The Most Important Skills for a Software Developer

Bryan Lott published on
3 min, 508 words

First off, this isn't going to be a post about languages, technologies, etc. It would be borderline pointless to write one of those as they come and go so quickly, which brings me to my first important skill:

Adaptability

Or, if you don't change, you die. Sure there are still some COBOL programmers around, and I'm sure they get paid a lot of money to keep what's essentially a dead skill around, but I have a suspicion that field is shrinking. We've been making a pretty heavy push at work to migrate everything up to the cloud lately. In a lot of cases it's a pain in the ass to do so, but in the end, it'll probably be worth it. Now, imagine yourself as being "that guy" (I'm using the male pronoun on purpose here) that won't adapt, won't learn, won't grow with whatever direction the business wants to go in. Imagine yourself out of a job!

Curiosity

Or, I wonder what this does? This is the one place where a lot of more experienced developers lose their way (speaking from my own personal experience, of course). If you react to something new with "ugggh, it's something new that I have to learn" instead of with wonder, it might be time to re-examine some things. In some ways, it's your job to constantly be pushing the boundaries of what can be done in tech. A large part of that job is learning about what others have done and then implementing that to make things better.

Exploration

Or, huh, that sounds interesting, let's go exploring! In essence, this is the flip side of curiosity. Instead of learning someone else's tech, go build something new. A great reminder for this is to have a 'whizbang' project folder on every computer you control. It's a gentle nudge to always be thinking about the really hard problems. This concept came from Jeff Knupp's awesome blog: Whizbang Project Post

Fearlessness

Or, break stuff! Get your hands dirty! Is it a technology you don't understand, can't wrap your brain around? Who cares! Go play with it, get it installed, get a hello world working, and then go nuts. It's one of the best ways to internalize how a given technology can work (or not!) for you.

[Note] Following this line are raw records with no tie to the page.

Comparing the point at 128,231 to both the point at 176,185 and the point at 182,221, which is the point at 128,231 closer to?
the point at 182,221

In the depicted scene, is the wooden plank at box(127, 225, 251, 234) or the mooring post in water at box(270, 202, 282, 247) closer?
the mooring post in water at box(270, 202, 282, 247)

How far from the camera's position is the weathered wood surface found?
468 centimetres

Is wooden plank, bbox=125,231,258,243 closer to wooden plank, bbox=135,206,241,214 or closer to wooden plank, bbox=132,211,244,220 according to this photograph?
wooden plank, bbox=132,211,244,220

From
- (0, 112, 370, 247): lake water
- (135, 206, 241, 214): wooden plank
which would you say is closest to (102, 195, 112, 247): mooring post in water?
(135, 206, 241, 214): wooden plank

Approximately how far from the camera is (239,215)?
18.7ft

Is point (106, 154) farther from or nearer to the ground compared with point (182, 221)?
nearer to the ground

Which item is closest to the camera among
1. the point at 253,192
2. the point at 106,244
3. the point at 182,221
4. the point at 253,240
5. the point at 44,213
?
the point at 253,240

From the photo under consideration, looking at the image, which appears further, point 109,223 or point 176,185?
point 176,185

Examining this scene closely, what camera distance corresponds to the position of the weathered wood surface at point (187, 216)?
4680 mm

As long as you're not driving your local sysadmin nuts with breaking hardware, you should be good. All of this boils down to having an entrepreneurial mindset as it relates to pushing tech forward into the future. If you're not learning, pushing things forward, making stuff better, then the question you need to be asking is whether you're stagnating. If you're stagnating it makes it very easy to replace you unless you've built walls of code around your position that only you understand. And that, very quickly, turns you into a curmudgeon (or a BOFH).

Don't be a curmudgeon, no one likes 'em and I've never seen one that was actually happy.